Hello, robotics enthusiasts! If you’re here, you’re probably as excited as we are about the 8th Annual Wonder League Robotics Competition! To help you and your teams have the best possible experience competing this year, we wanted to share answers to some Frequently Asked Questions (FAQ).

Who Can Compete:

Any kid, anywhere in the world, ages 6-8 (Innovator Cup) and 9-12 (Pioneer Cup). There are two age brackets: 6-8 and 9-12 and team members have to fall within the age category at some point during the competition. Participants must be the qualifying age for their bracket on the last day of the competition, but if they gain a year during the competition, that’s OK. They won’t age out! 

Competition Brackets:

  • Innovator Cup (Age 6-8)
  • Pioneer Cup (Age 9-12)

What Makes a Team:

A team is made up of a supervising adult coach, and one or more children (up to 5). That’s right, kids can compete solo, but a coach who is 18+ is needed to help with the submission process. For multi-kid teams, each member must be in the same age bracket. Coaches may have multiple teams and can register all their teams after registering as a coach. Please keep in mind that each team will need a separate Class Connect registration.

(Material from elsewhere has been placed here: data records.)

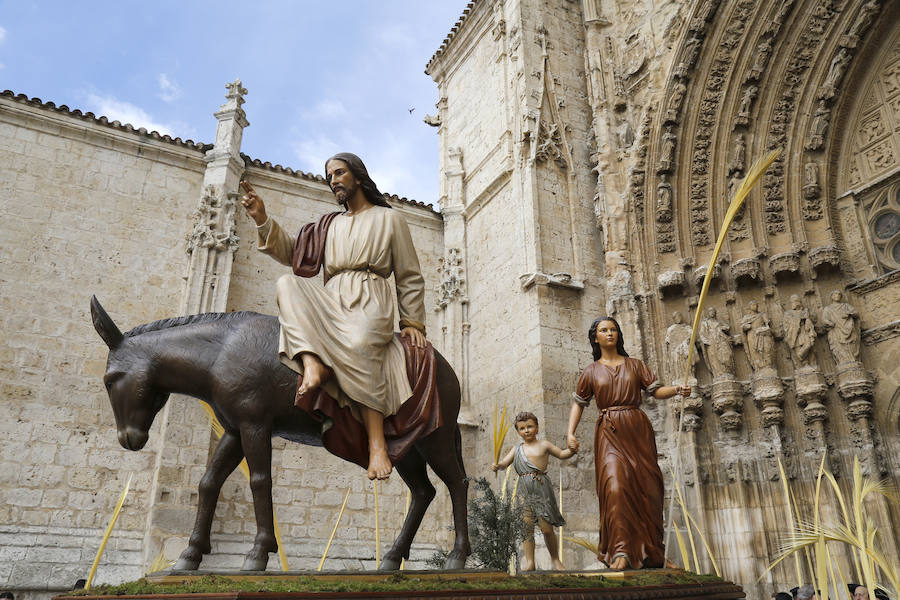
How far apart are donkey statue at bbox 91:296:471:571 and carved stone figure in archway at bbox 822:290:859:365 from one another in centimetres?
672

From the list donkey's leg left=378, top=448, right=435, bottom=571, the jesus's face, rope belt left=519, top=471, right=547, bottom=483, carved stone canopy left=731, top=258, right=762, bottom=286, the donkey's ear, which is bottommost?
donkey's leg left=378, top=448, right=435, bottom=571

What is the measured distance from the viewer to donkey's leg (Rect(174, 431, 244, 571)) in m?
2.59

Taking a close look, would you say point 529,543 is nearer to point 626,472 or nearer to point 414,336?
point 626,472

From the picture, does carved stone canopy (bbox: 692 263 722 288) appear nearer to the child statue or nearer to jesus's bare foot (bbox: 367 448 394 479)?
the child statue

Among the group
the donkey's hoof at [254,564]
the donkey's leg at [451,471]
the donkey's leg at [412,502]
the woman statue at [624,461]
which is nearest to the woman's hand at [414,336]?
the donkey's leg at [451,471]

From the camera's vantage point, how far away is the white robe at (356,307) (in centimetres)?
284

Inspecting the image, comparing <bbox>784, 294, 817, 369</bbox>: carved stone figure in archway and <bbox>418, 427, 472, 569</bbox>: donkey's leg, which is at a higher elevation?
<bbox>784, 294, 817, 369</bbox>: carved stone figure in archway

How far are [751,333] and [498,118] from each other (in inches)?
275

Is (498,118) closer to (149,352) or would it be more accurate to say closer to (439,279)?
(439,279)

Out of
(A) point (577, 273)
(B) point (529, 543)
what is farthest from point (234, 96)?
(B) point (529, 543)

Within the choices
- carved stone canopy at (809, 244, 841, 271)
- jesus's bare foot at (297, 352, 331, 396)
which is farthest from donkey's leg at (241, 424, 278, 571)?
carved stone canopy at (809, 244, 841, 271)

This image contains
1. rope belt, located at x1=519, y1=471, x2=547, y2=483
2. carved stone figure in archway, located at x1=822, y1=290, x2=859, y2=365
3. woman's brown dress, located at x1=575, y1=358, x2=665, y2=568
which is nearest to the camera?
woman's brown dress, located at x1=575, y1=358, x2=665, y2=568

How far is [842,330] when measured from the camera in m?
7.75

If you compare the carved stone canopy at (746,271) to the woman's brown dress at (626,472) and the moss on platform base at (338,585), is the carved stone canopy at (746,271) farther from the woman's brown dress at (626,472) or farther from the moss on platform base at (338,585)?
the moss on platform base at (338,585)
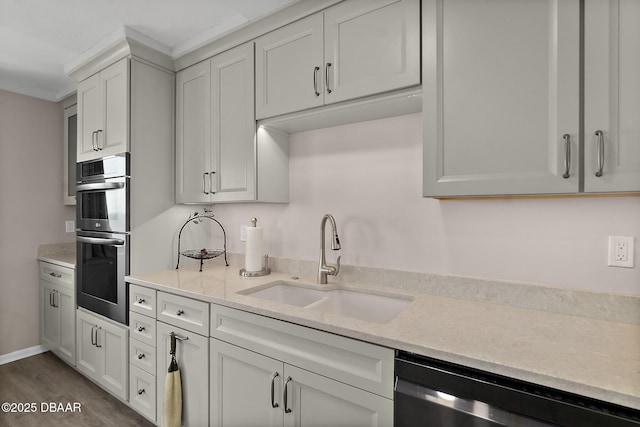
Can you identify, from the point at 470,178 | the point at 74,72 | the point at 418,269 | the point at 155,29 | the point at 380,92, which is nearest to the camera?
the point at 470,178

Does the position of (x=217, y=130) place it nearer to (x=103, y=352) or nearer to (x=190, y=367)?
(x=190, y=367)

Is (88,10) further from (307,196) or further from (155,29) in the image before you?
(307,196)

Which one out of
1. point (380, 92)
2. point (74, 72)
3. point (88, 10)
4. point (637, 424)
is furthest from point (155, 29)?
point (637, 424)

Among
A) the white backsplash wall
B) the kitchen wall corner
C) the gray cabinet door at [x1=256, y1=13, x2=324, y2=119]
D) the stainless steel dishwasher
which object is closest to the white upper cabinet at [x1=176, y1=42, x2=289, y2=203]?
the gray cabinet door at [x1=256, y1=13, x2=324, y2=119]

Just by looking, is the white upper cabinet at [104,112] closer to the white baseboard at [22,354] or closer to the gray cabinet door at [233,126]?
the gray cabinet door at [233,126]

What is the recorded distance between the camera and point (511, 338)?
107cm

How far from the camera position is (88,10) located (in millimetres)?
1857

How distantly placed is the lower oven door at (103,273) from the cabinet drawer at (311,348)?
92 centimetres

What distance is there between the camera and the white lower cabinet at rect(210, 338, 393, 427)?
1.16m

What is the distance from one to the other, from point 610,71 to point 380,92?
79 centimetres

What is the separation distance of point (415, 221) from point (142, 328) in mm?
1737

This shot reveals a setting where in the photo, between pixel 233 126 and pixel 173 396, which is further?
pixel 233 126

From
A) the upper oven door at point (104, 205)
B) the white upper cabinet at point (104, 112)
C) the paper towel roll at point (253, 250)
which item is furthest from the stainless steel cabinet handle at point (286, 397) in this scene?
the white upper cabinet at point (104, 112)

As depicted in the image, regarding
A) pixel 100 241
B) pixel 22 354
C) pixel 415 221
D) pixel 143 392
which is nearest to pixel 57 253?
pixel 22 354
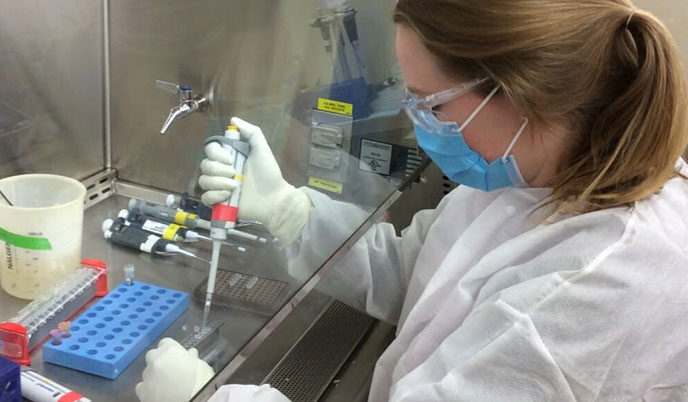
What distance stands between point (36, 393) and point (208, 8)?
851 millimetres

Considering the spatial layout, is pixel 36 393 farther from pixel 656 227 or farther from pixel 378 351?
pixel 656 227

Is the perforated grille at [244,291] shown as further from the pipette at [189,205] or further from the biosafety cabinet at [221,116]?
the pipette at [189,205]

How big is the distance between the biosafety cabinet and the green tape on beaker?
0.10 metres

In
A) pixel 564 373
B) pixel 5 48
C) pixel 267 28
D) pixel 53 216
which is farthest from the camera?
pixel 267 28

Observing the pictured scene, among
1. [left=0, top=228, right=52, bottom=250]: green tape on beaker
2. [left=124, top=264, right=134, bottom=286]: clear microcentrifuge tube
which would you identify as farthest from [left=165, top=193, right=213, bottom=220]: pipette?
[left=0, top=228, right=52, bottom=250]: green tape on beaker

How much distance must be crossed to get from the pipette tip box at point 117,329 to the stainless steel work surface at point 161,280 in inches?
0.5

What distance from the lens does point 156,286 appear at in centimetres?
112

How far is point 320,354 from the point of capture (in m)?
1.19

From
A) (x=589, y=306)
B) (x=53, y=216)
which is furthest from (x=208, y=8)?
(x=589, y=306)

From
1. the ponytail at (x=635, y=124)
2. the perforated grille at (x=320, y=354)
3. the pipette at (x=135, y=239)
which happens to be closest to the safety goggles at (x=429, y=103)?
the ponytail at (x=635, y=124)

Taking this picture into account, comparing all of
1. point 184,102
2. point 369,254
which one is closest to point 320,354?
point 369,254

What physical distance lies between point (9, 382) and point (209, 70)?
82cm

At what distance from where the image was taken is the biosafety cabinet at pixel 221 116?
1153 millimetres

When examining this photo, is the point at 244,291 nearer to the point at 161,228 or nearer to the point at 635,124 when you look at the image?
the point at 161,228
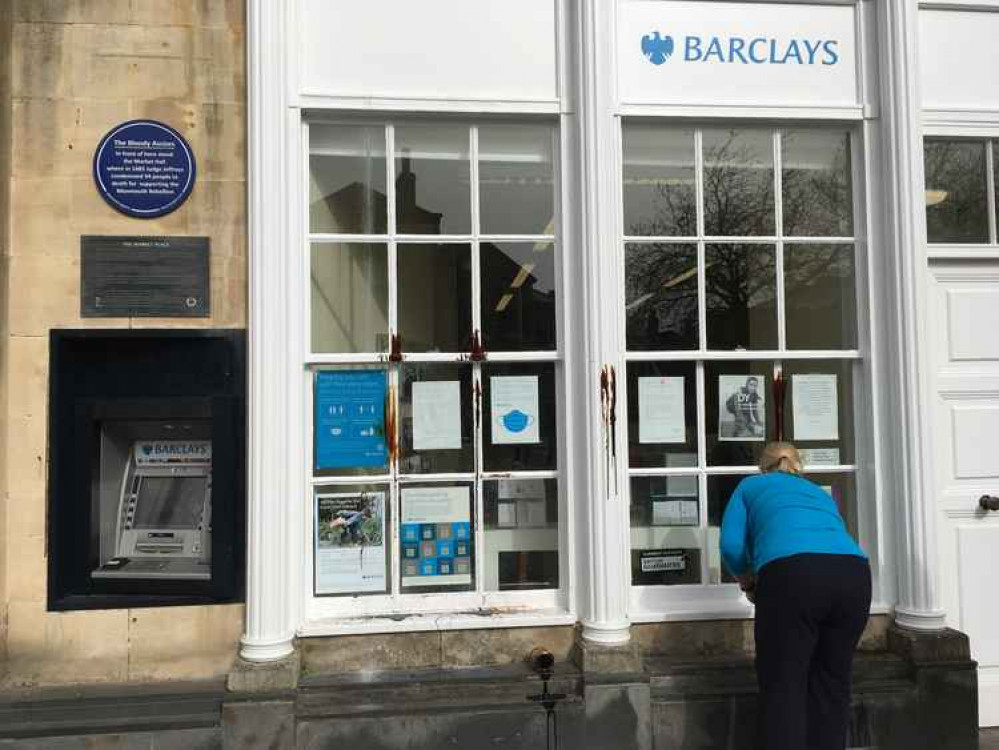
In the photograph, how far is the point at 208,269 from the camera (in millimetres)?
3881

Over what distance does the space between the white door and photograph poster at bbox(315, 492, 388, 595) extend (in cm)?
317

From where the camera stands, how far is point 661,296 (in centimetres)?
423

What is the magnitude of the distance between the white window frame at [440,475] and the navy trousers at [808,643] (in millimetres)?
1117

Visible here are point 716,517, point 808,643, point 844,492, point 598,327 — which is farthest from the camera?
point 844,492

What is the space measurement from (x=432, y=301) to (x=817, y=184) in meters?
2.36

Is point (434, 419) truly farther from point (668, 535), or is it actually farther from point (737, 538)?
point (737, 538)

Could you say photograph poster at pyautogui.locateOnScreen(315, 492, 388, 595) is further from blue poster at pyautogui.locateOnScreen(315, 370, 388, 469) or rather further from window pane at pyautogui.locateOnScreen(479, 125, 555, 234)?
window pane at pyautogui.locateOnScreen(479, 125, 555, 234)

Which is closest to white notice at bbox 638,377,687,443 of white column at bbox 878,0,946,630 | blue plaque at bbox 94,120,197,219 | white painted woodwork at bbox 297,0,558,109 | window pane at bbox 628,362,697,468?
window pane at bbox 628,362,697,468

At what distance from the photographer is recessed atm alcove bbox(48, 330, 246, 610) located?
3791 millimetres

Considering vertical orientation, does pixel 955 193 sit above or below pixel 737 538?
above

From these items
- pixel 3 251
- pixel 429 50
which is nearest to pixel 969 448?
pixel 429 50

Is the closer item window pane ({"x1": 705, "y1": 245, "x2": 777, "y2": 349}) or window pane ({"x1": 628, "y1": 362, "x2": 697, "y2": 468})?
window pane ({"x1": 628, "y1": 362, "x2": 697, "y2": 468})

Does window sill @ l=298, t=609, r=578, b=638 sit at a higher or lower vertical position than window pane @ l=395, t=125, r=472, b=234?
lower

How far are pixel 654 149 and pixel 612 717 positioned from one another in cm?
307
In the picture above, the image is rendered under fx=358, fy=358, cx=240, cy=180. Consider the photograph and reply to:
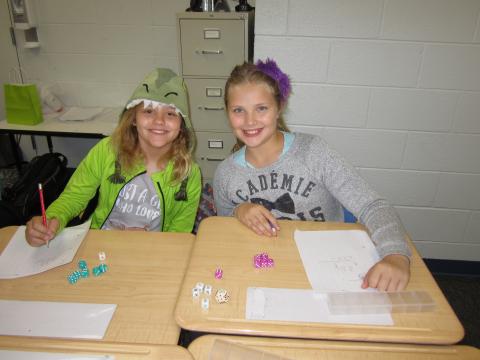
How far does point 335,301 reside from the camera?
807 mm

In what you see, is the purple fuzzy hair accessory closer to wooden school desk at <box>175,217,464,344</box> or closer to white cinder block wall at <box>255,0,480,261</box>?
white cinder block wall at <box>255,0,480,261</box>

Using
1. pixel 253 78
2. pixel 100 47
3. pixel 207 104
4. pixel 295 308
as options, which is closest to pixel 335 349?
pixel 295 308

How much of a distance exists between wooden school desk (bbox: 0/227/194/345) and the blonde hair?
384 millimetres

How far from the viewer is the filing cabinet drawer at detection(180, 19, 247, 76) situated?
2.13 meters

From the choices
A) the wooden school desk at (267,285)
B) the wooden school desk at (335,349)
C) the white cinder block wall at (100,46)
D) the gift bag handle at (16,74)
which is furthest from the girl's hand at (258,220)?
the gift bag handle at (16,74)

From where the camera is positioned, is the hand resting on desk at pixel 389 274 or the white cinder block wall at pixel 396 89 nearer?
the hand resting on desk at pixel 389 274

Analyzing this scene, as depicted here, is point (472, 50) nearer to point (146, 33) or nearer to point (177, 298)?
point (177, 298)

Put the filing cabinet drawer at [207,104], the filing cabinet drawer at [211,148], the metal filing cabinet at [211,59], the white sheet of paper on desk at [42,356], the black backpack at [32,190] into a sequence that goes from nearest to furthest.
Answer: the white sheet of paper on desk at [42,356] → the black backpack at [32,190] → the metal filing cabinet at [211,59] → the filing cabinet drawer at [207,104] → the filing cabinet drawer at [211,148]

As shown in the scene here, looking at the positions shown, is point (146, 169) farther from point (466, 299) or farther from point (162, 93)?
point (466, 299)

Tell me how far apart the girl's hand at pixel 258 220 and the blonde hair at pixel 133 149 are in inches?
16.0

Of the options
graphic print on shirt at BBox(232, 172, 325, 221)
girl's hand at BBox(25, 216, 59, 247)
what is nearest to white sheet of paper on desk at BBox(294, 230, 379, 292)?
graphic print on shirt at BBox(232, 172, 325, 221)

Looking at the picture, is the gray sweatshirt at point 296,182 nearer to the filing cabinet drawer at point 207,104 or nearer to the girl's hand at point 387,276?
the girl's hand at point 387,276

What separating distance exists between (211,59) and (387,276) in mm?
1765

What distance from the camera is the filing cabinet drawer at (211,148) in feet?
7.98
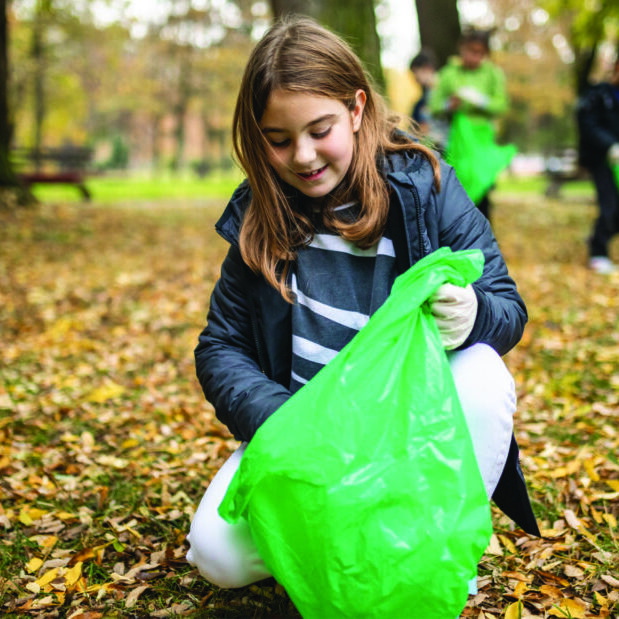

Note: Younger students may participate in the 9-12 age category, but please be aware that the missions have been designed with older students and advanced coding skills in mind.

What a Team Needs to Compete:

Class Connect subscription

The team is made up of a supervising adult coach and one to five members

  1. Compatible device
  2. 5′ x 8′ mat of 30cm squares and basic prototyping materials
  3. Teams in 6-8 & 9-12 age brackets will need a Dash robot
  4. Internet access to download and upload materials

Teams will need one Dash robot:

Check Device Compatibility here:

We will be offering a mat image that you are welcome to use and print with your local printer, but teams are absolutely encouraged to make their own if they prefer. For more on how to make your own mat, check out this blog post.

Coaches will, of course, need internet access to download the apps and keep up with the competition as it progresses, and may want to print out some kid-facing materials that we will provide at each stage.

Class Connect Subscription:

To register for the 8th Wonder League Robotics Competition requires a subscription to Class Connect, providing additional resources like standards-aligned content assignable right inside a student’s Blockly app. Learn more about Class Connect here.

If you already have a Class Connect subscription, you have access to register a team, based on your student license amount. If you have more than one team of 5 students, you will need to purchase another Coach Success Pack or consider a larger subscription to accommodate more teams and students.

  1. A Coach Success Pack provides:
    Participation in the WLRC for up to 5 students
    Access to all Missions
    Full access to Class Connect, (including Math Activities and Dash’s Neighborhood), for 5 students and 1 teacher for 7 months
    A discount code for a Dash robot from our online store at

Please note: Teams will need a physical Dash robot to complete the Missions.
The Coaches’ Dashboard in Class Connect will help our coaches register and manage their team(s). The dashboard will be your one-stop shop for all Wonder League Robotics Competition management. You will be able to access the Coaches’ Corner–where all competition-related content and resources will be hosted–the Heartbeat community forum, and all the submission forms right there on the Dashboard.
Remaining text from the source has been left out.